Caretaking From a Distance

If you think that not being able to go out is the worst part of social isolation during the Covid-19 crisis, there’s a lot you’re missing. Yes, a lot of people are struggling financially, but there’s another group that on top of all the very difficult situation are having to deal with a more painful reality, they can’t be with their loved ones in their moment of need.

Due to the high level of contagious from this virus, if you have a family member in the hospital, or any other type of medical institution, regardless of the diagnose, you’re banned from visiting your loved one. This has been a reasonable decision, but not any less difficult for the loved ones of that patient and the patient themselves.

Our current reality is that some people have died alone. Others are deteriorating just by the fact that their isolation is causing depressing feelings.

I can relate to this. My mother has been bounced between rehab and the hospital since mid-February. Originally, she had a stroke. She spent days in the hospital and moved to rehab. Few days while in rehab, she had a fever and went back to the hospital to discover she had an UTI (urinary tract infection). She went back to rehab, where she developed fever again but now with some respiratory issues. At this point, visits to rehab had been cancelled and I talking on the phone was my only way of communication. She went back to the hospital; she was tested for Covid-19 but the results took forever. She had a positive test, but she’s medically much better. The issue I’m facing now is what are the next steps? She’s not well enough to come home, not because of the virus, but because of the stroke. No rehab will accept her until she has a negative result on the test.
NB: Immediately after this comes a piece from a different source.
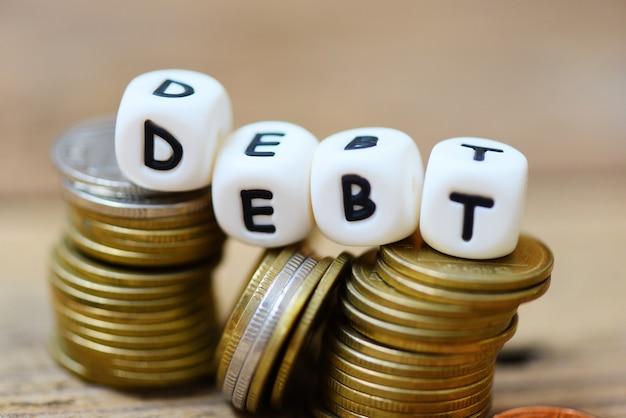 Concetto di debito con il debito del blocco e le monete impilate sul fondo di legno della tavola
We’re currently in limbo.

As someone with an elderly mother, I totally know how to advocate on her behalf, but this is the first time I’ve had to do it at a distance. I can relate to the feeling of powerlessness, and the fact that you truly have to trust God and the medical professionals to do their part because there. is . nothing. you. can.do.

But yes, there is, and I want to share with you some things that have kept my sanity and some illusion of control over the situation.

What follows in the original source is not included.